At the end of the day, a configuration (of the Bilgic et al. or other type) in which a complete continuous ground plane exists appears to be fraught with particularly unacceptable drawbacks.

As also mentioned earlier, the present invention can be credited with having thought of considering the plasma sheet as a conductor with an intrinsic potential, which therefore can serve perfectly as a ground reference. The arrangement shown in FIG. 15 is then obtained. In this case, the field wave also extends into the plasma. To “launch” such a wave, a suitable distribution of the field in the straight section of the propagation line must be imposed at the start of the line.

The present invention thus provides a partial metal ground plane at the start of the line (at the point where the microwaves enter), which will suffice for launching and sustaining the propagation of the traveling wave and for sustaining a continuous plasma over the entire length of the line, facing the latter and beneath the dielectric.

More generally, according to one of the embodiments of the invention, a ground plane fraction is used, but its projection normal to the propagation line intercepts a minor area of the section of the line.

The appended FIGS. 16-a) and 16-b) therefore illustrate two embodiments of the invention.

The wave launch zone, at the inlet of the transmission line, has a conventional structure, with the microstrip, a metal ground plane and the dielectric wall of the treatment chamber serving as substrate. The metal ground plane is interrupted a short distance from the entry and is replaced with the plasma extending with the microstrip over the entire remainder of the length of the conductor line (FIG. 16-a)).

But it is also possible, because the interface between a dielectric wall and a plasma sheet can form a guiding structure for an electromagnetic wave, as an alternative, to dispense with extending the microstrip substantially beyond the boundary of the metal ground plane (FIG. 16-b)). In this case, the analog of a device and of a surface wave plasma mode, but in a plane geometry, is then obtained.

The partial surface of the microstrip facing which is a ground plane fraction may not be solely at the start of the line (end edge) but may also take the form of an overlap of the lateral edges of the microstrip with a ground plane boundary line. For example, a window substantially matching the shape of the microstrip, but slightly smaller, may be open in the ground plane surface.

────────────────

Directions for this task:
According to the excerpt on plasma ground planes, where does the invention place the partial metal ground plane? This data was drawn from a separate source.

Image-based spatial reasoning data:

────────────────

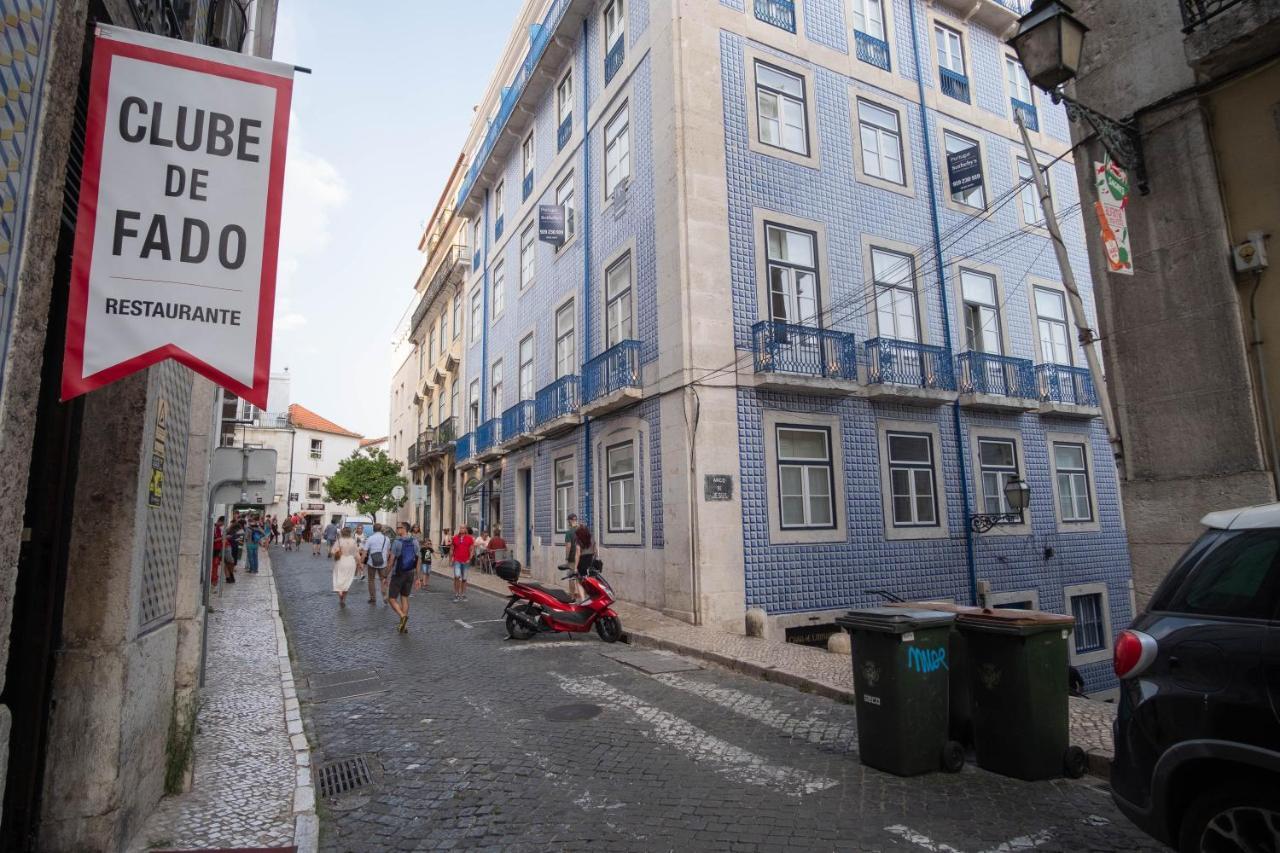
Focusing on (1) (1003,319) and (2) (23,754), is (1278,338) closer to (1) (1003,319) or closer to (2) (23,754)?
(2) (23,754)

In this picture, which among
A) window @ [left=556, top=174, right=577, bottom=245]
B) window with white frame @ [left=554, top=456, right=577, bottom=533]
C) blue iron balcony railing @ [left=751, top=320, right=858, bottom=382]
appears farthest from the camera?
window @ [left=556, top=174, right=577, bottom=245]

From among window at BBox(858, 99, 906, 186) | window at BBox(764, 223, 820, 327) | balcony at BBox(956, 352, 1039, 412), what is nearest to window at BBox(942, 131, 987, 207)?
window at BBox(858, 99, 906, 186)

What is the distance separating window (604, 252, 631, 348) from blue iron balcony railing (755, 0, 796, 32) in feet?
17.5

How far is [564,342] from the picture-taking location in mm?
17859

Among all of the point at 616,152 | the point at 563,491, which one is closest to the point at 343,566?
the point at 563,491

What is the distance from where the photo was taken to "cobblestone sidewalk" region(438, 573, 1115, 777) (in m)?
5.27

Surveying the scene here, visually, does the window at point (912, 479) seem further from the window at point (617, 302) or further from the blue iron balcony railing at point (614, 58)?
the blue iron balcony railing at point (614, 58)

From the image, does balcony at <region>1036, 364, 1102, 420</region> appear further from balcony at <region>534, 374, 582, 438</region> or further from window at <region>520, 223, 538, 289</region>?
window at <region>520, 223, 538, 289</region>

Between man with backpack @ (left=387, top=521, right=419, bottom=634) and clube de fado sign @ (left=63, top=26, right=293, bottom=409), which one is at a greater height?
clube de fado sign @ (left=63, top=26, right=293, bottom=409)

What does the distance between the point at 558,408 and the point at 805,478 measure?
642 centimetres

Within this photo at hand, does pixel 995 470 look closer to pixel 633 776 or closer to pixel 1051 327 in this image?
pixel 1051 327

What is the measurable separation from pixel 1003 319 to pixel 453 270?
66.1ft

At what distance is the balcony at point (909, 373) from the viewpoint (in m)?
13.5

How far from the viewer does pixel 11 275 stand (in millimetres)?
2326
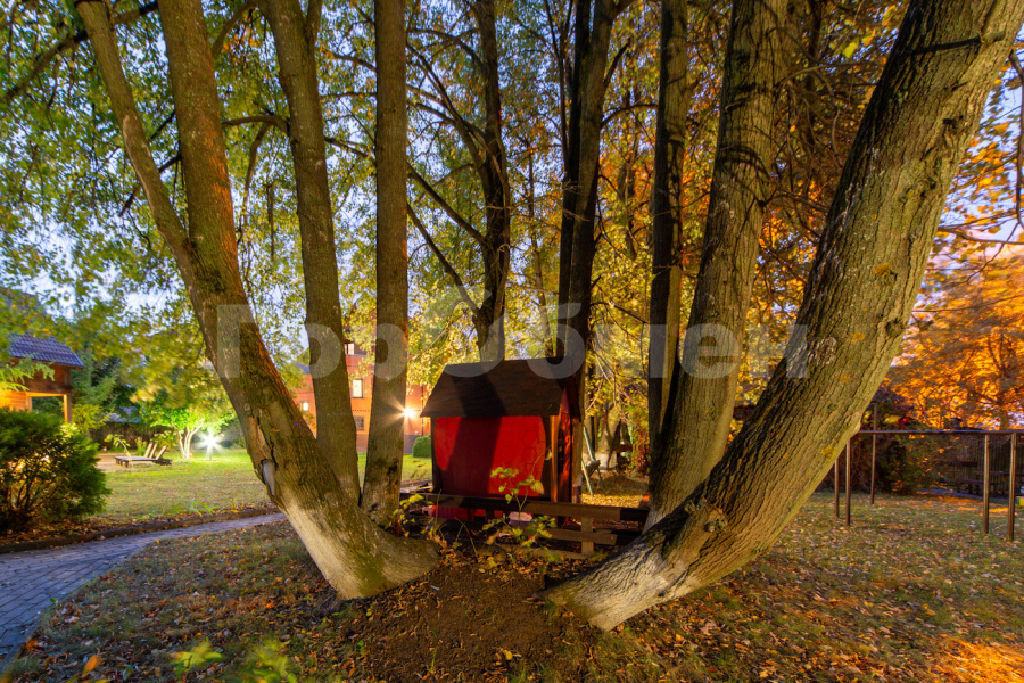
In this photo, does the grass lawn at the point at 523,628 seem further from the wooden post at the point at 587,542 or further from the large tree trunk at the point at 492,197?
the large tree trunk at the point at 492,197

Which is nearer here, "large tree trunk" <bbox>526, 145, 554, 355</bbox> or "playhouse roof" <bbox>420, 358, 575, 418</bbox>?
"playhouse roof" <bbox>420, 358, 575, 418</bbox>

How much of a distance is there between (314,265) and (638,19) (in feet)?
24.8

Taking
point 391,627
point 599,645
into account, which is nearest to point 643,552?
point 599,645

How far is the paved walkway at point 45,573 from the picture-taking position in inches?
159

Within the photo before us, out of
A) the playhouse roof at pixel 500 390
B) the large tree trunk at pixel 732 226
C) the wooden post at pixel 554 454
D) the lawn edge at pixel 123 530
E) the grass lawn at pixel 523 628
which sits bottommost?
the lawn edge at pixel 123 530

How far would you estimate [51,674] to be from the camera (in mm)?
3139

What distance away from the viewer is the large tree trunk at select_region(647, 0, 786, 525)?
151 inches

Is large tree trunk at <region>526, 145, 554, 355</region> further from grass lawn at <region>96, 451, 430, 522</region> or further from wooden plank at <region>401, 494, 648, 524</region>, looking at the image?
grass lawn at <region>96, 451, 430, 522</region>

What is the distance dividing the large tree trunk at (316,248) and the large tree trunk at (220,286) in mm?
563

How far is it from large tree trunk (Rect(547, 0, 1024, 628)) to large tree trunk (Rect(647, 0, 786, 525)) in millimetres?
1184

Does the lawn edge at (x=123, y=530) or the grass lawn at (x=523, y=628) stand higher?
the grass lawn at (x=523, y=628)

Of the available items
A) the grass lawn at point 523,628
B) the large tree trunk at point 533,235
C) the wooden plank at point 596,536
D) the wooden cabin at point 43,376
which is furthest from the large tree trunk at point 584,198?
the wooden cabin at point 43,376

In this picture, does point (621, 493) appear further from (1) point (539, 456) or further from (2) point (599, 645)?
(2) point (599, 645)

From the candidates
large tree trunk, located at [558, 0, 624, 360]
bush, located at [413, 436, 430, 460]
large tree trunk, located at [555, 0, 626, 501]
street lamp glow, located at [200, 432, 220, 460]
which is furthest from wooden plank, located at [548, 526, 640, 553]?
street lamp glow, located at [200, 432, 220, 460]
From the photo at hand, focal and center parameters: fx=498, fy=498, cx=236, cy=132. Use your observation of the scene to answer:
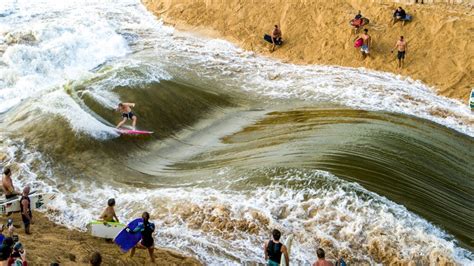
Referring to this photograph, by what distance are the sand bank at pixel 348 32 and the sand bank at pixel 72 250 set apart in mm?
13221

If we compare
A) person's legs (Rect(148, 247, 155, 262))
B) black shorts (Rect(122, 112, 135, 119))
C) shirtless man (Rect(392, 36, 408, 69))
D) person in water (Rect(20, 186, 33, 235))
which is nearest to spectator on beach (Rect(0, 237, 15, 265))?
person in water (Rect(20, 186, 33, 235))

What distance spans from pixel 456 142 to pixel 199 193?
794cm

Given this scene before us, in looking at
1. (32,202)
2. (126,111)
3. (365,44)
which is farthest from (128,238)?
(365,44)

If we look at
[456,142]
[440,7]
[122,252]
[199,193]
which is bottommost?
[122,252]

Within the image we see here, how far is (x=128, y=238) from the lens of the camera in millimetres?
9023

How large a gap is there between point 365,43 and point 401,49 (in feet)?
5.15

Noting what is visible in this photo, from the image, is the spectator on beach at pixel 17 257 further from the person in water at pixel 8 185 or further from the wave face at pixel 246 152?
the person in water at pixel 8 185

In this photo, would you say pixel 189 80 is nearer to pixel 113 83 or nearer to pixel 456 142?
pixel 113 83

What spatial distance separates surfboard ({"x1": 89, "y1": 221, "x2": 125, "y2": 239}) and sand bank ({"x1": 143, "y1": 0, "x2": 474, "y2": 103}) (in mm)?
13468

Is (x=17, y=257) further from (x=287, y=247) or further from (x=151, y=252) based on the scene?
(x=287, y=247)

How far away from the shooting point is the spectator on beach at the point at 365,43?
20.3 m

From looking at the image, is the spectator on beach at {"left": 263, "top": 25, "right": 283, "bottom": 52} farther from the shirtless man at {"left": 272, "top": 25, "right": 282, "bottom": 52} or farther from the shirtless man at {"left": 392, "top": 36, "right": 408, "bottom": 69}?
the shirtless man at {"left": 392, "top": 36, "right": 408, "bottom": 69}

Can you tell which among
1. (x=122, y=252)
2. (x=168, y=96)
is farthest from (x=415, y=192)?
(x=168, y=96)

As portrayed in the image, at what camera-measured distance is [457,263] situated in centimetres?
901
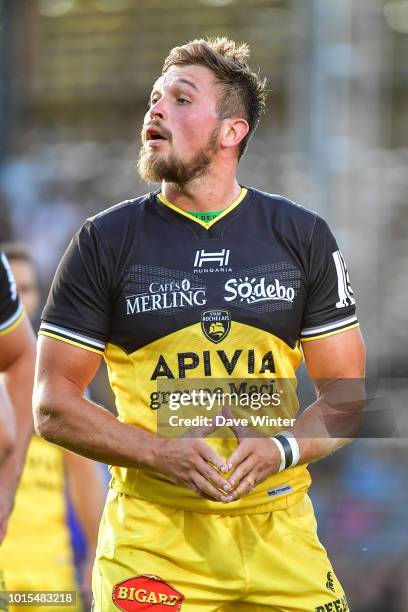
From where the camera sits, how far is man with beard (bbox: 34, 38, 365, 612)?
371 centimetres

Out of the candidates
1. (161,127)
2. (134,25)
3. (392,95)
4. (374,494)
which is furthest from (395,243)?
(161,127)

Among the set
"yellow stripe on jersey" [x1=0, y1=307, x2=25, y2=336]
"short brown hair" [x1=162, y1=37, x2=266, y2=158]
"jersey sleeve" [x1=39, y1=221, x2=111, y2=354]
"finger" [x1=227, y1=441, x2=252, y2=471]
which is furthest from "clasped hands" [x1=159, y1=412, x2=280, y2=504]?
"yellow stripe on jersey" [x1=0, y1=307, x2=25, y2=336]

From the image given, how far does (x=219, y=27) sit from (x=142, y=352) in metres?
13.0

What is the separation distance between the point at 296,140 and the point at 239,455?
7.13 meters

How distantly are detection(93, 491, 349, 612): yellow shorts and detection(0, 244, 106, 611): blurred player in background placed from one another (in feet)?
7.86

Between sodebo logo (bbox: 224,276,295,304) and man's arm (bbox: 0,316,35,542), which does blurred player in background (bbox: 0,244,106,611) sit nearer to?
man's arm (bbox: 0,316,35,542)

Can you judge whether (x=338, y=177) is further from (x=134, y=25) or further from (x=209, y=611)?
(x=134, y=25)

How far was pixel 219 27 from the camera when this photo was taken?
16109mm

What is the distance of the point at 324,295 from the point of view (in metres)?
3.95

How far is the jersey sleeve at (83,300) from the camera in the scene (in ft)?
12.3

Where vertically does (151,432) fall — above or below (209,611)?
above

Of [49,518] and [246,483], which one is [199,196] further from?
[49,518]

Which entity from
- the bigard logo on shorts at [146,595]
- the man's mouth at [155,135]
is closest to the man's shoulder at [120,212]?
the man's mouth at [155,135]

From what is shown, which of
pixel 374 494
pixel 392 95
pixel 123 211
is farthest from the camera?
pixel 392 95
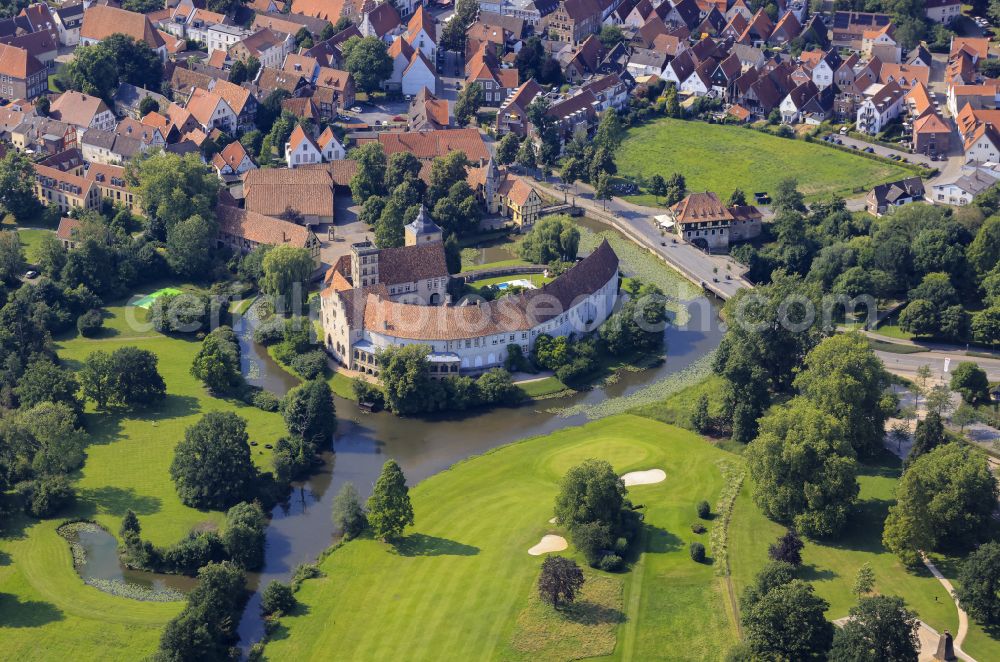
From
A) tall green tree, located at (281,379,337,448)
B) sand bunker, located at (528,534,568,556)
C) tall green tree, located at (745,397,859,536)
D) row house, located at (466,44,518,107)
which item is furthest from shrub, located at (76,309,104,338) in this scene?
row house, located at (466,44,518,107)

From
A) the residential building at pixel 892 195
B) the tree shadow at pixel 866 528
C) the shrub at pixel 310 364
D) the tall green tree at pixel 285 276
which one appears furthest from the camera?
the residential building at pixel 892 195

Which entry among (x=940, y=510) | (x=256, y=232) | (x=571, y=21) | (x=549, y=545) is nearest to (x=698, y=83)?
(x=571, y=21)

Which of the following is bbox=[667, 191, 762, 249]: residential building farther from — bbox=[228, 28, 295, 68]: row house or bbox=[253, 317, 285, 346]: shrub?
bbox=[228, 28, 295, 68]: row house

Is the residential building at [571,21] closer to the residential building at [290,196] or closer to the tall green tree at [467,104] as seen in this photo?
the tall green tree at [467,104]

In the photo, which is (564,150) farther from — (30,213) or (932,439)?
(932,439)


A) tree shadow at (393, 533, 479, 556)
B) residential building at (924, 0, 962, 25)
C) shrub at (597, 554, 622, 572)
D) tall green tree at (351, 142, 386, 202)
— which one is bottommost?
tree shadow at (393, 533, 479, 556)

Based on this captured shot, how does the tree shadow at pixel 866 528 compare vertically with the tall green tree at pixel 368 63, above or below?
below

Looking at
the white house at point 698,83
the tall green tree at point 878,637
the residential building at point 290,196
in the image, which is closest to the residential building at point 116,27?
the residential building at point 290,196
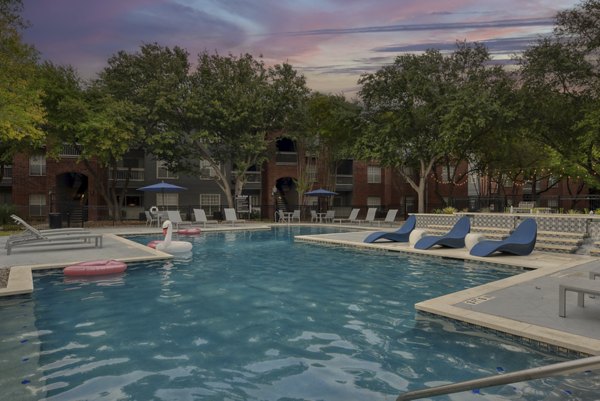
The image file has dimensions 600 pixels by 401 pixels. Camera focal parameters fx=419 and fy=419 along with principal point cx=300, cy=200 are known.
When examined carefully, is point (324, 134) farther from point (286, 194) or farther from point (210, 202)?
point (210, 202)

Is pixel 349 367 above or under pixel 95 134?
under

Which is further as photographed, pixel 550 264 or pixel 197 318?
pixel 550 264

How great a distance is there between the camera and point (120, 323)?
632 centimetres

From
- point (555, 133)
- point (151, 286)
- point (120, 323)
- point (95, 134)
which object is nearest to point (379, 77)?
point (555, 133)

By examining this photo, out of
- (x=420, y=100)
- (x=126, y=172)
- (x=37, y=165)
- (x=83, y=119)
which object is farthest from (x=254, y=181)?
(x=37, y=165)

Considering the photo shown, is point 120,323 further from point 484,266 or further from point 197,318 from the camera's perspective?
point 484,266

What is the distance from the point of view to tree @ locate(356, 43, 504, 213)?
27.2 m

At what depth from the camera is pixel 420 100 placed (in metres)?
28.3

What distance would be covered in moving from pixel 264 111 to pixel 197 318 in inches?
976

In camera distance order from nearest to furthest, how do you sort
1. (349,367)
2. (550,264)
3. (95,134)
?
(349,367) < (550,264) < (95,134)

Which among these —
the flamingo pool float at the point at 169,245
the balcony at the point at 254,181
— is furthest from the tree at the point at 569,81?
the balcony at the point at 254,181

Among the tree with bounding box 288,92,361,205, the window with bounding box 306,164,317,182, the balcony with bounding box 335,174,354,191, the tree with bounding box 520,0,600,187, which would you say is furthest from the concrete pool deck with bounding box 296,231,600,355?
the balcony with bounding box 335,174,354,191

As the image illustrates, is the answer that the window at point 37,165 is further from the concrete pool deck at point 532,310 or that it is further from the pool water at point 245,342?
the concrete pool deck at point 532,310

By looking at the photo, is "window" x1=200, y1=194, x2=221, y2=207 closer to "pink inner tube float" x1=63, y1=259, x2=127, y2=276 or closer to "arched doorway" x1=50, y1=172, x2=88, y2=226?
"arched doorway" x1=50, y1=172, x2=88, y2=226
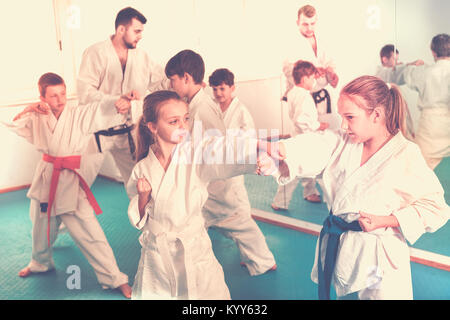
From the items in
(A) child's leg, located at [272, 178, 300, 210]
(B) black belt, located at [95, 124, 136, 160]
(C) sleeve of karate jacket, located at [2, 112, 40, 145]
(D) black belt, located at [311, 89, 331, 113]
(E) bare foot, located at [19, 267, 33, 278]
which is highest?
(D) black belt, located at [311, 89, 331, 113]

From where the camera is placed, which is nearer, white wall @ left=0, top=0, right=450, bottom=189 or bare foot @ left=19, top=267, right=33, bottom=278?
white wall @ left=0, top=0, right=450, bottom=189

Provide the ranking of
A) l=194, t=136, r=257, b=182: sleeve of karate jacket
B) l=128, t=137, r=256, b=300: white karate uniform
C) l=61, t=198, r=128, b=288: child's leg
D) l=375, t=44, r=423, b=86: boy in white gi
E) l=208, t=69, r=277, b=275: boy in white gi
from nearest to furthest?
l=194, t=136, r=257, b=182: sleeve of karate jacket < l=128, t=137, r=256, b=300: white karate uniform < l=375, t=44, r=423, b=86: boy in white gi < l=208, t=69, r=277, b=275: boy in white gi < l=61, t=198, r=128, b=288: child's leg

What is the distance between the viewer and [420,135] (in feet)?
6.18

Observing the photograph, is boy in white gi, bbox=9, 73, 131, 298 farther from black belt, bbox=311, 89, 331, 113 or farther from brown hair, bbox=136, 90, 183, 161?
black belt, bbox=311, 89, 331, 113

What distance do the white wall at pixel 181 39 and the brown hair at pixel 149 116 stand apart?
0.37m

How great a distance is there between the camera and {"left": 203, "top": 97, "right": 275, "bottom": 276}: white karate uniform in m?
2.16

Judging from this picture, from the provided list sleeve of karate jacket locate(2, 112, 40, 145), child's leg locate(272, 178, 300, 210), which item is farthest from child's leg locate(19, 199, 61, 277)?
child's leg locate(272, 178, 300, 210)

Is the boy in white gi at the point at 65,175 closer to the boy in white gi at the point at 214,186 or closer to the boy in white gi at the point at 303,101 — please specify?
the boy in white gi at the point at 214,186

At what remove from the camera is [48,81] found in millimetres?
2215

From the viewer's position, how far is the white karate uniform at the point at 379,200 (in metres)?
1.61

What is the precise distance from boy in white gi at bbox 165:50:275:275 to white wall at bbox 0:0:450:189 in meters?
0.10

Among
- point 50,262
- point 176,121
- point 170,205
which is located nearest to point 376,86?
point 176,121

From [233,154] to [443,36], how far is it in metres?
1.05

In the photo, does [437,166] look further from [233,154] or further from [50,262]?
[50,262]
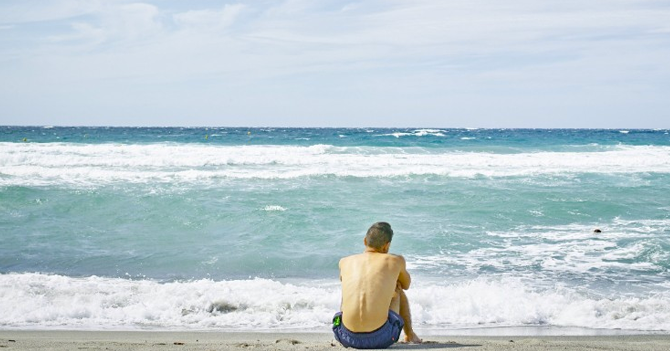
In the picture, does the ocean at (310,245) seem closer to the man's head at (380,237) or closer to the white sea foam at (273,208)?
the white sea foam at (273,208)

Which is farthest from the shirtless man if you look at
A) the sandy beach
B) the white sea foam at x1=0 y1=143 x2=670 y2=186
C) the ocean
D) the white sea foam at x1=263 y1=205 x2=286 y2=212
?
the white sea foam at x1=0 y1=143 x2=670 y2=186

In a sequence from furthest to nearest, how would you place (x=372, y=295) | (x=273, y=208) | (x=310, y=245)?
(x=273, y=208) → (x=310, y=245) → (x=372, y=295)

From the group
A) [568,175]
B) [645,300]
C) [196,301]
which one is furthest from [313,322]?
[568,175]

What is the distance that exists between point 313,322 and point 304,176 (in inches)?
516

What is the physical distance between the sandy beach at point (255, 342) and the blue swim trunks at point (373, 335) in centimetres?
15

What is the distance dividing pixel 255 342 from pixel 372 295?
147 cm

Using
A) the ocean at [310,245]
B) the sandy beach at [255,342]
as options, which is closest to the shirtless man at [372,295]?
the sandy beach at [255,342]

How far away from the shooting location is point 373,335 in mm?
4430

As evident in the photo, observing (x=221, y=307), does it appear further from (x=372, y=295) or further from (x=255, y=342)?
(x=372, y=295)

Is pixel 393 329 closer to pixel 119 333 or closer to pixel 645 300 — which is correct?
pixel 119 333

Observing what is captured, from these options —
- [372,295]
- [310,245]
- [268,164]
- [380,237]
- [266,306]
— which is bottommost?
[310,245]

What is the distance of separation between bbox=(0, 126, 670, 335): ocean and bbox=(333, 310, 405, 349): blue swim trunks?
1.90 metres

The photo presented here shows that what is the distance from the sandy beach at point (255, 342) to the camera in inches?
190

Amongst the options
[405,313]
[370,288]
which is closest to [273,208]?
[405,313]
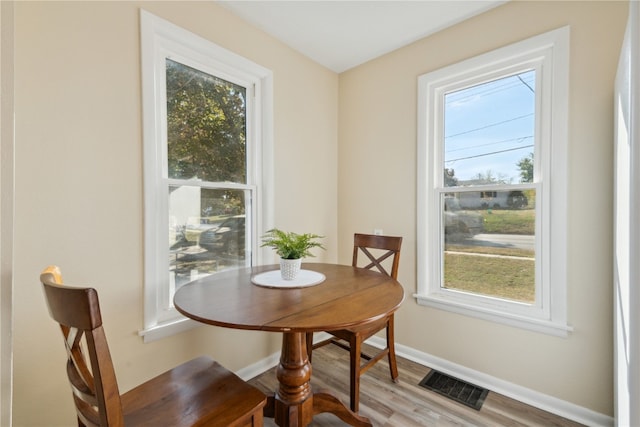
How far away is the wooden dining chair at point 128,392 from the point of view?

────────────────

Solved problem:
At the start of the line, where the microwaves enter.